Cogimos el barco en Algeciras excitados y contentos; en tan solo un par de horas íbamos a pisar África por primera vez.
A mediados de los setenta cruzar el Estrecho aún tenía visos de aventura. En el barco viajaban también marroquíes y un grupo de jóvenes del norte de Europa dispuestos a adentrarse en el desierto. Llevaban un todoterreno bien equipado, botas, pantalones con muchos bolsillos y miraban todo a través de sus cámaras fotográficas con grandes teleobjetivos. Me hicieron pensar que eran la avanzadilla de un ejército moderno.
Pronto se delineó en el horizonte el continente que nos prometía lo desconocido. Y no nos decepcionó. Nos cautivaron los paisajes suaves por los que nos llevaba una carretera bordeada de adelfas en la que personajes insólitos, como salidos de la nada, aparecían detrás de las curvas. Hombres enjutos conduciendo unos asnos pequeñísimos cargados hasta lo imposible, niños que nos llamaban la atención desde la cuneta agitando sus bracitos para vendernos cestitas de madroños, señoras con grandes sombreros de paja y ropas coloridas que cruzaban las lomas con niños colgados en la espalda.
Los olores, el suave susurro de sus callejuelas y las abejas revoloteando encima de los vasos de té con menta solo añadieron encanto a nuestra experiencia.
Nuestra mirada se fue agudizando a medida que nuestra prisa europea se iba diluyendo. Estar, sentir, ver, oler fueron ocupando un espacio dentro de nosotros hasta entonces desconocido.
Nos hospedamos en una casa andalusí, con su gran patio central que hacía las veces de comedor y salón de reuniones. Mohammed, tras comprarla, la había convertido en un hotel sencillo y acogedor.
Cada mañana nos despertaban unas voces de niños que cantaban a coro con ritmo acompasado. Un día me dejé guiar por el sonido y acabé sentada en los escalones de una casa grande que tenía un cartel escrito en árabe en la puerta. Repetí aquella visita con frecuencia, aquel sonido tenía la virtud de calmar mi espíritu y parar mi pensamiento. Después, arropada por aquella calma interior, paseaba por las calles y las imágenes cobraban un sentido diferente. ¿Qué era lo que hacía que esas ancianas sentadas en la calle vendiendo manojos de yerbabuena tuvieran la mirada serena? No poseían nada de lo que en mi sociedad era importante para sentirse bien. Me venían a la mente las ancianas de mi tierra, con sus abrigos de pieles y sus mandíbulas tensas.
¿Qué hacía el portero del hotel por las noches postrándose y levantándose, durante mucho rato, encima de una alfombrilla?

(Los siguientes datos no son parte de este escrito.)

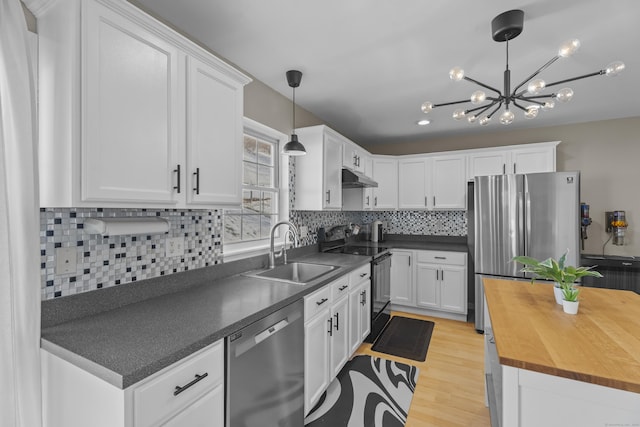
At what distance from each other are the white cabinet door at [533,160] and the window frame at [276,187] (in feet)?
9.43

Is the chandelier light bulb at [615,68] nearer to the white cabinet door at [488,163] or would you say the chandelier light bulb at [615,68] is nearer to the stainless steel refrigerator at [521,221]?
the stainless steel refrigerator at [521,221]

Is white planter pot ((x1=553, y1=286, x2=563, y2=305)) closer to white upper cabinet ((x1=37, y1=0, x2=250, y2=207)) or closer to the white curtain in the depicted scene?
white upper cabinet ((x1=37, y1=0, x2=250, y2=207))

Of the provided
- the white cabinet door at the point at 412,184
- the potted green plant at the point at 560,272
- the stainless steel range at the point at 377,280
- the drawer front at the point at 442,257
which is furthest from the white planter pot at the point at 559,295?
the white cabinet door at the point at 412,184

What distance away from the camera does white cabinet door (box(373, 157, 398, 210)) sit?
4309mm

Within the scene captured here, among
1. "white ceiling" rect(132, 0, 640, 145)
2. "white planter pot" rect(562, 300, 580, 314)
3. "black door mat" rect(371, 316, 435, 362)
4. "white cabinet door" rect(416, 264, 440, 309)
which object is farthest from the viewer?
"white cabinet door" rect(416, 264, 440, 309)

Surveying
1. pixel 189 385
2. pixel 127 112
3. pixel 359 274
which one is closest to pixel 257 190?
pixel 359 274

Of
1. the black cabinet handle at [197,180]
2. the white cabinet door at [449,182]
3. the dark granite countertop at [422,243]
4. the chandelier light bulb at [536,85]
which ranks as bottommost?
the dark granite countertop at [422,243]

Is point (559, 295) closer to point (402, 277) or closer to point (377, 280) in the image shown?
point (377, 280)

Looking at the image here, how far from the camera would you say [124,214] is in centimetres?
148

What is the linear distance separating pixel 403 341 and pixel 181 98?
2954mm

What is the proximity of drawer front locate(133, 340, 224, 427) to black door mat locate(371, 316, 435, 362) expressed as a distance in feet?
6.85

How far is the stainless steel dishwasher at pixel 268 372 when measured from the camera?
49.5 inches

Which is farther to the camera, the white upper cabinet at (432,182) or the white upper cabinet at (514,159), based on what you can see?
the white upper cabinet at (432,182)

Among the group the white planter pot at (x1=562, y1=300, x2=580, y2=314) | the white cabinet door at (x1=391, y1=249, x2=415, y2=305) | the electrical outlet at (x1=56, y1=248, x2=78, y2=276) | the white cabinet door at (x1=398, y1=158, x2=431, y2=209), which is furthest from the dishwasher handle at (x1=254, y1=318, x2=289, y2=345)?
the white cabinet door at (x1=398, y1=158, x2=431, y2=209)
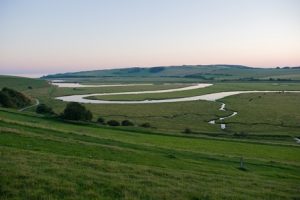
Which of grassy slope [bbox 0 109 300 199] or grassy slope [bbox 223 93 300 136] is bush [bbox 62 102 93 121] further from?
grassy slope [bbox 0 109 300 199]

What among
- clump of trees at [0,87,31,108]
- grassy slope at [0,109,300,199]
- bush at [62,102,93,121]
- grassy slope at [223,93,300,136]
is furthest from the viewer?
clump of trees at [0,87,31,108]

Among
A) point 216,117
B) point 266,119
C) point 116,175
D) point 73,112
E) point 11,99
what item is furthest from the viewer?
point 11,99

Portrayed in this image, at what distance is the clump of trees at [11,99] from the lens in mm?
73750

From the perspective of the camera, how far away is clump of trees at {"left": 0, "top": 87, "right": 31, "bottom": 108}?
73.8 m

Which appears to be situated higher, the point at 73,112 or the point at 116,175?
the point at 116,175

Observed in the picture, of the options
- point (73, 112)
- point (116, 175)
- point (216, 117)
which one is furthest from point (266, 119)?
point (116, 175)

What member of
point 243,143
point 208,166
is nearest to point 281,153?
point 243,143

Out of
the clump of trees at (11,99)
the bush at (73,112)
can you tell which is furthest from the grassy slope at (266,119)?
the clump of trees at (11,99)

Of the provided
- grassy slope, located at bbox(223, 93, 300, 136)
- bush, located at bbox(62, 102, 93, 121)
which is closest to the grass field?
grassy slope, located at bbox(223, 93, 300, 136)

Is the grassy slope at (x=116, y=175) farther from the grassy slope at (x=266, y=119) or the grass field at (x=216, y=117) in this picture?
the grassy slope at (x=266, y=119)

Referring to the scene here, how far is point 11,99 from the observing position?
78375mm

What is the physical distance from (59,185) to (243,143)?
33.1 m

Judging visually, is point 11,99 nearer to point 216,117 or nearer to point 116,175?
point 216,117

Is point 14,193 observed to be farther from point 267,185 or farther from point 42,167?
point 267,185
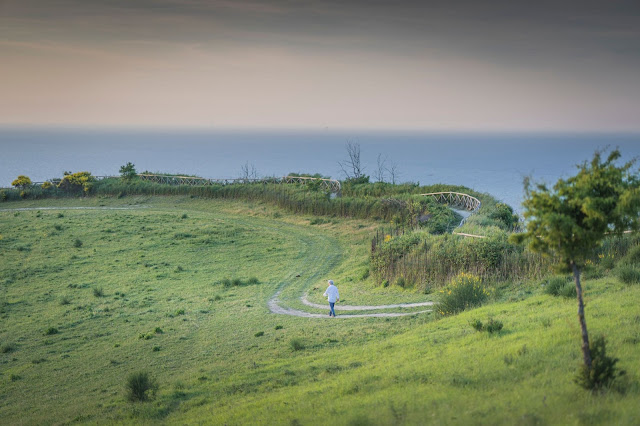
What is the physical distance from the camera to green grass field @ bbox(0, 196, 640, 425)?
30.8 ft

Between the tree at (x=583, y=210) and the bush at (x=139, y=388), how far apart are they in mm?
10017

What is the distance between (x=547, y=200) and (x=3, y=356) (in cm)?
2013

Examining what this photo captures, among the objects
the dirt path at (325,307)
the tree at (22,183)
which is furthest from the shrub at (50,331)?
the tree at (22,183)

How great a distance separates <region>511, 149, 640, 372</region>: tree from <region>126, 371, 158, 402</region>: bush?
1002 centimetres

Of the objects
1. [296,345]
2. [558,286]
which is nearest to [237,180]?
[296,345]

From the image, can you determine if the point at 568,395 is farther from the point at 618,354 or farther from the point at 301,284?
the point at 301,284

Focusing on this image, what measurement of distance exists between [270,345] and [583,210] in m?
11.8

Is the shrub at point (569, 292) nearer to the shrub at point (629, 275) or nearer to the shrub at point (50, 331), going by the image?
the shrub at point (629, 275)

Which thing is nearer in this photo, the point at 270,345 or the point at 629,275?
the point at 629,275

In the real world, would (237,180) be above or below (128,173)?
below

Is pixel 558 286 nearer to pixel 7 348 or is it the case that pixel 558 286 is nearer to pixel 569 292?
pixel 569 292

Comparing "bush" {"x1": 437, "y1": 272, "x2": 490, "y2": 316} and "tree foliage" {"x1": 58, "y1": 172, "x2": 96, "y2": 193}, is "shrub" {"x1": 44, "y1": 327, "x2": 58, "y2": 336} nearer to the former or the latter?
"bush" {"x1": 437, "y1": 272, "x2": 490, "y2": 316}

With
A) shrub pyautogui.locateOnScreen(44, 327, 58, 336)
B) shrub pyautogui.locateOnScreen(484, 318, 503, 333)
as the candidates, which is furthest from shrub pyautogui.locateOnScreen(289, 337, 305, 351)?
shrub pyautogui.locateOnScreen(44, 327, 58, 336)

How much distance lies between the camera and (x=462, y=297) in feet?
60.9
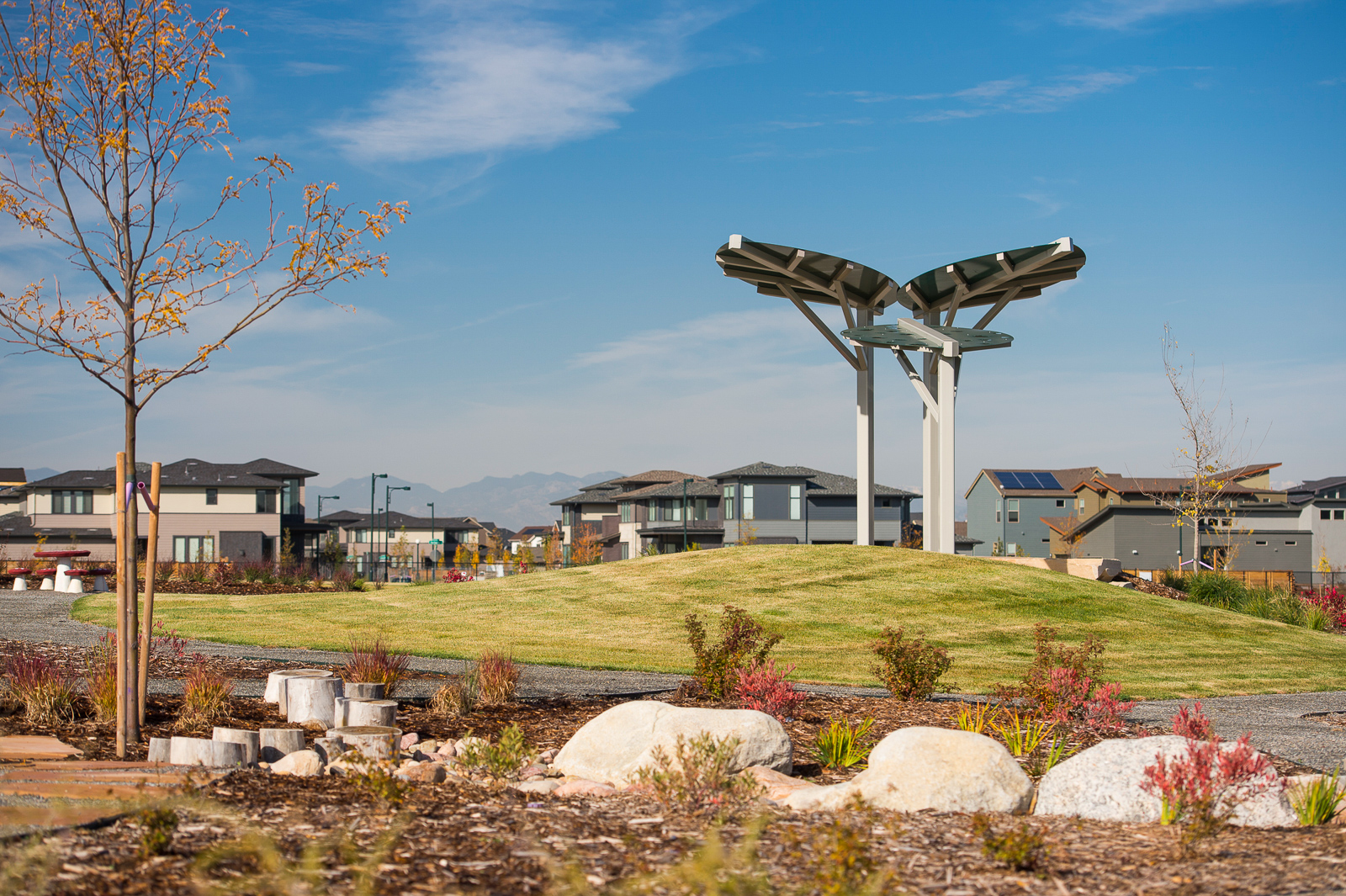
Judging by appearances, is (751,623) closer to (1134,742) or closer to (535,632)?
(1134,742)

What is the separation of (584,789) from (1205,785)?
3400 mm

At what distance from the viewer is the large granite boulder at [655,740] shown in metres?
6.47

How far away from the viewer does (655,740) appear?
257 inches

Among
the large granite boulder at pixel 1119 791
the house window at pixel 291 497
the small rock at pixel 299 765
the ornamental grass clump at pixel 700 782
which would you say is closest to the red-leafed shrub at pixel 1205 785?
the large granite boulder at pixel 1119 791

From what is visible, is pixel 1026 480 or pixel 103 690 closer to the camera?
pixel 103 690

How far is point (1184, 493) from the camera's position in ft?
107

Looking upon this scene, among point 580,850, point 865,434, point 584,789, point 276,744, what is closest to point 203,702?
point 276,744

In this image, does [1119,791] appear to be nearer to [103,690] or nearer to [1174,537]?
[103,690]

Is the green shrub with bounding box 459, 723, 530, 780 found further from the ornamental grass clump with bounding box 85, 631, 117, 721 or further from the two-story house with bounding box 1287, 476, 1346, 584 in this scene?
the two-story house with bounding box 1287, 476, 1346, 584

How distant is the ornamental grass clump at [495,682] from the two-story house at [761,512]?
4900 cm

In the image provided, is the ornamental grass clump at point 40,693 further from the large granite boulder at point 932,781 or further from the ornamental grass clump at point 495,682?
the large granite boulder at point 932,781

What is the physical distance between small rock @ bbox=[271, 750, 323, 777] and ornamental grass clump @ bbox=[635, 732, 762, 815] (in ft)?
6.67

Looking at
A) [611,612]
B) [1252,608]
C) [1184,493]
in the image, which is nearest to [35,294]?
[611,612]

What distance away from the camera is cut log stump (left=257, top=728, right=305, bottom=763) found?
260 inches
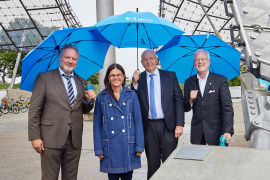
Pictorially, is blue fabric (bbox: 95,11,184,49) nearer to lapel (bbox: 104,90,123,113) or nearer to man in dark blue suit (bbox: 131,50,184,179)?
man in dark blue suit (bbox: 131,50,184,179)

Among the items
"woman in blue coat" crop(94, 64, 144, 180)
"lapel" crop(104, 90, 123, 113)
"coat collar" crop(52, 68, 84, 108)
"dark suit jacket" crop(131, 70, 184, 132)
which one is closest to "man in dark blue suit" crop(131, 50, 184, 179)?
"dark suit jacket" crop(131, 70, 184, 132)

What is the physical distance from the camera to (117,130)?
Result: 133 inches

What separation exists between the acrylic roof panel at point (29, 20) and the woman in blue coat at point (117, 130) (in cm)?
3224

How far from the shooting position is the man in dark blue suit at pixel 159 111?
3.87 m

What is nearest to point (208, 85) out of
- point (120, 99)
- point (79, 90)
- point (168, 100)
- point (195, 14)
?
point (168, 100)

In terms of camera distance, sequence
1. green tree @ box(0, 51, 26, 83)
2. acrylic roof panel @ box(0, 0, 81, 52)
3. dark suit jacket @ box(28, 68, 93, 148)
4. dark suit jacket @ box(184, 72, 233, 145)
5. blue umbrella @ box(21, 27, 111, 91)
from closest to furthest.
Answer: dark suit jacket @ box(28, 68, 93, 148)
blue umbrella @ box(21, 27, 111, 91)
dark suit jacket @ box(184, 72, 233, 145)
acrylic roof panel @ box(0, 0, 81, 52)
green tree @ box(0, 51, 26, 83)

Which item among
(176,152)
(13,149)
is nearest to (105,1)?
(13,149)

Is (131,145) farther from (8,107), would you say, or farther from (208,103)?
(8,107)

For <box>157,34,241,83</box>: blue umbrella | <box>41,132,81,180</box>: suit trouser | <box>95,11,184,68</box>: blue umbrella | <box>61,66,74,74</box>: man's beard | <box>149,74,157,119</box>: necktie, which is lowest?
<box>41,132,81,180</box>: suit trouser

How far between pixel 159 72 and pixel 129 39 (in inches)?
35.0

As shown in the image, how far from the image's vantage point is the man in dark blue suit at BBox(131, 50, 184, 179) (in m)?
3.87

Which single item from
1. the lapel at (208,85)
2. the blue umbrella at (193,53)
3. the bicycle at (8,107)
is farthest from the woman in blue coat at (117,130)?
the bicycle at (8,107)

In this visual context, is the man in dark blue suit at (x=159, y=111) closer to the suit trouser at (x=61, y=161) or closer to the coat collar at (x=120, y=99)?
the coat collar at (x=120, y=99)

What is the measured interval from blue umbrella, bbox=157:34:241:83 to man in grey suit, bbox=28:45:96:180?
1705 mm
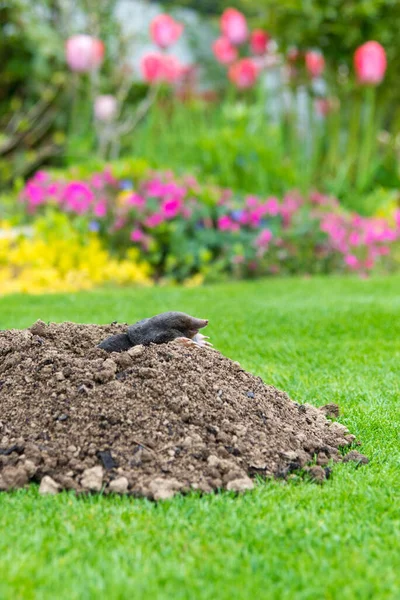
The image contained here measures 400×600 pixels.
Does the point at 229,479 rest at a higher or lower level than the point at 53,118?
lower

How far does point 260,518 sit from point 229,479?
235 mm

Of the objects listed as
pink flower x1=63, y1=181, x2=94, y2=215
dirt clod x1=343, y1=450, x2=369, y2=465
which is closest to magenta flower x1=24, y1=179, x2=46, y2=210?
pink flower x1=63, y1=181, x2=94, y2=215

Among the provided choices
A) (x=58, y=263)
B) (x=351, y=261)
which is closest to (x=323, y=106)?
(x=351, y=261)

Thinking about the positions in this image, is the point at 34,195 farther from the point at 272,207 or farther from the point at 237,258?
the point at 272,207

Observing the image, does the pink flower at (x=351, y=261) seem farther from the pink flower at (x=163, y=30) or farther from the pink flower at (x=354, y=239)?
the pink flower at (x=163, y=30)

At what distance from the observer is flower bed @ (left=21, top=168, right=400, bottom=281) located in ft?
23.2

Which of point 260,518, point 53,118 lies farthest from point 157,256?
point 260,518

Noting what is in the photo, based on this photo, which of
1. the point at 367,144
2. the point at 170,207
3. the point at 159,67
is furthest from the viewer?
the point at 367,144

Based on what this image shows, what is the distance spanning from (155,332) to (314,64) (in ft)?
23.4

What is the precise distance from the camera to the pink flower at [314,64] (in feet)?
30.6

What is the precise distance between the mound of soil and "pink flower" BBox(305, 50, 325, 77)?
7.17m

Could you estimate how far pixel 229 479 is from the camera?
91.4 inches

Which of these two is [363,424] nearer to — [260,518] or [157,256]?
[260,518]

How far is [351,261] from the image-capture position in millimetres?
7293
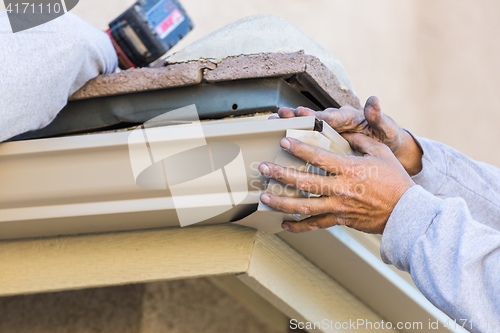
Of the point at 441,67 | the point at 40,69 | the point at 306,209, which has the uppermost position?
the point at 40,69

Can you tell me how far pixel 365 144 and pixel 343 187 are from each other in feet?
0.60

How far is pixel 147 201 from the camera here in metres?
0.82

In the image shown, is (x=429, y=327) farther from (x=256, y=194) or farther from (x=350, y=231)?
(x=256, y=194)

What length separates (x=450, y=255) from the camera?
2.47ft

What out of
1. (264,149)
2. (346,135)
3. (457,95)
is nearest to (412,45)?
(457,95)

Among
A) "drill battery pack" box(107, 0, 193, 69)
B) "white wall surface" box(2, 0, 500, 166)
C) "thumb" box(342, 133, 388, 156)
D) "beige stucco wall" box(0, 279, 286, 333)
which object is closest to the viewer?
"thumb" box(342, 133, 388, 156)

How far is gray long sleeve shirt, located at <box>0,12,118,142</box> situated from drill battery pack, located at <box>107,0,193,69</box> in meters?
0.33

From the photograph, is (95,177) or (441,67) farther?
(441,67)

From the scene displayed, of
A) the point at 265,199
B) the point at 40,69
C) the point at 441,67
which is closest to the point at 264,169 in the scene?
the point at 265,199

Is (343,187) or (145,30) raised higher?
(145,30)

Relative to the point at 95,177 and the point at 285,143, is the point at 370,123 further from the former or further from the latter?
the point at 95,177

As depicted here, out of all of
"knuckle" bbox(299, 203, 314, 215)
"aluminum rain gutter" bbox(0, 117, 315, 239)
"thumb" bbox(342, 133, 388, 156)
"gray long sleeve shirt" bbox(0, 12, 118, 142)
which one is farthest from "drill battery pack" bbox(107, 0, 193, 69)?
"knuckle" bbox(299, 203, 314, 215)

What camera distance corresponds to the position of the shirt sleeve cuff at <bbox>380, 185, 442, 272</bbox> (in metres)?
0.79

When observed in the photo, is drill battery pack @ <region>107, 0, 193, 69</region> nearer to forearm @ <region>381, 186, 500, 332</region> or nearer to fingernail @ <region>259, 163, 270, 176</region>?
fingernail @ <region>259, 163, 270, 176</region>
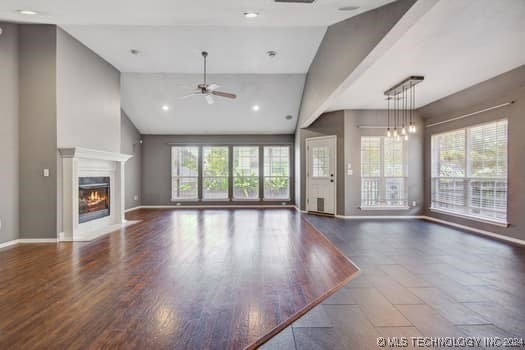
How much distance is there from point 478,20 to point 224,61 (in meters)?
4.37

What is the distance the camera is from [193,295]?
8.32ft

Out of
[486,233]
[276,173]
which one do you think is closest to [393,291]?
[486,233]

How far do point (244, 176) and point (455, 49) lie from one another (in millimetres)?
6715

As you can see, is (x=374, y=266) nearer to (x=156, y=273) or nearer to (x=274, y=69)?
(x=156, y=273)

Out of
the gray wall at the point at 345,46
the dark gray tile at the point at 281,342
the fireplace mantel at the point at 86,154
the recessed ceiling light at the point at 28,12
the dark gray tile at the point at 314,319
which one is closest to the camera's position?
the dark gray tile at the point at 281,342

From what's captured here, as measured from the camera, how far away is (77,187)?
4668 mm

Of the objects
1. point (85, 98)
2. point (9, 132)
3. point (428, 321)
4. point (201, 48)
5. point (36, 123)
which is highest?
point (201, 48)

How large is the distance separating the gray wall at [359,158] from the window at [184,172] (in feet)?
16.7

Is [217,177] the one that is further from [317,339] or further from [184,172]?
[317,339]

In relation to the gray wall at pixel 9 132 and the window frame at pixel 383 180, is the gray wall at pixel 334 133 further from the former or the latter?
the gray wall at pixel 9 132

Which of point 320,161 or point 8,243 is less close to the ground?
point 320,161

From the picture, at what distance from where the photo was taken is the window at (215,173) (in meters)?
9.16

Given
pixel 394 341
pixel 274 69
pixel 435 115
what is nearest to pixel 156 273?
pixel 394 341

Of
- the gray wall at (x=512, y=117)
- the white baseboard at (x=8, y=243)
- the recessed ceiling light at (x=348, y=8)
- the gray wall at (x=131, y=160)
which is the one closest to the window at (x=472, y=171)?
the gray wall at (x=512, y=117)
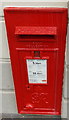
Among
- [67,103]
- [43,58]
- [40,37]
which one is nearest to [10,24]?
[40,37]

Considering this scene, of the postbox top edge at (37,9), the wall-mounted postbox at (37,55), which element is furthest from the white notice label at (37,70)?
the postbox top edge at (37,9)

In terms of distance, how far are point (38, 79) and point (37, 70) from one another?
3.7 inches

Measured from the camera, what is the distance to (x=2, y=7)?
1.21 m

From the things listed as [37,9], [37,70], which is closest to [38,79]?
[37,70]

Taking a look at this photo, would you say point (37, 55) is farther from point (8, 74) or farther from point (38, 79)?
point (8, 74)

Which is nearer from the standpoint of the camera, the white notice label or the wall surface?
the wall surface

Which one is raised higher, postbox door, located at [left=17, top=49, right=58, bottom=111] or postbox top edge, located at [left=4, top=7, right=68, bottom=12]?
postbox top edge, located at [left=4, top=7, right=68, bottom=12]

Tras concluir lo que hacía discretamente apartado en el rincón de la puerta, nos saludaba con una sonrisa afable. Y ese saludo, siempre, nos hacía mantenernos en silencio durante mucho rato.
Volvimos una y otra vez a aquel lugar, simplemente a gozar del profundo descanso que nos proporcionaba.
Uno de nosotros, que había visto unas imágenes de la Peregrinación a Meca, le dijo a Mohammed que él quería ir allí. Entre risas le respondió escuetamente que eso era solo para musulmanes.
−“Pues yo quiero ir. ¿Cómo se hace uno musulmán?”.
−“No sé explicártelo, además, no hablo bien tu idioma”.
Una mañana Mohammed se nos acercó muy sonriente para decirnos:
−“Acaban de inscribirse en el hotel unos musulmanes españoles, ¿queréis que os los presente? Seguro que ellos van a poder responder a lo que me preguntabais”.
Eran tres hombres jóvenes. Formaban parte de una pequeña comunidad de españoles que habían aceptado Islam. Tenían un maestro, Shaij Abdel Qader as-Sufi.
Esa noche, mientras tomábamos té en la azotea del hotel, nos cantaron qasidas del Diwan de Shaij Mohammed ibn al-Habib.
Sus visitas a nuestra casa en Sevilla se hicieron habituales. Fueron trayendo a otros jóvenes de su grupo y esas veladas atrajeron a muchos de nuestros amigos. Pasamos noches debatiendo y frecuentemente la lógica nos llevaba a subir el tono. Algunos días cantaban mientras les escuchábamos en silencio. O nos invitaban a hacer las abluciones y a unirnos en sus oraciones.
Se entabló una dura batalla entre el raciocinio en el que estábamos educados y el despertar de los sentidos que se había producido y nos hablaba de nuestra conexión con la existencia.
Y poco a poco, cada uno en su tiempo, fuimos haciendo Shahada.
Luego nos fuimos rencontrando, como europeos, inmersos en nuestra cultura. Eso sí, con nuevos instrumentos para entenderla en sus logros y desastres, y para vivir surfeándola.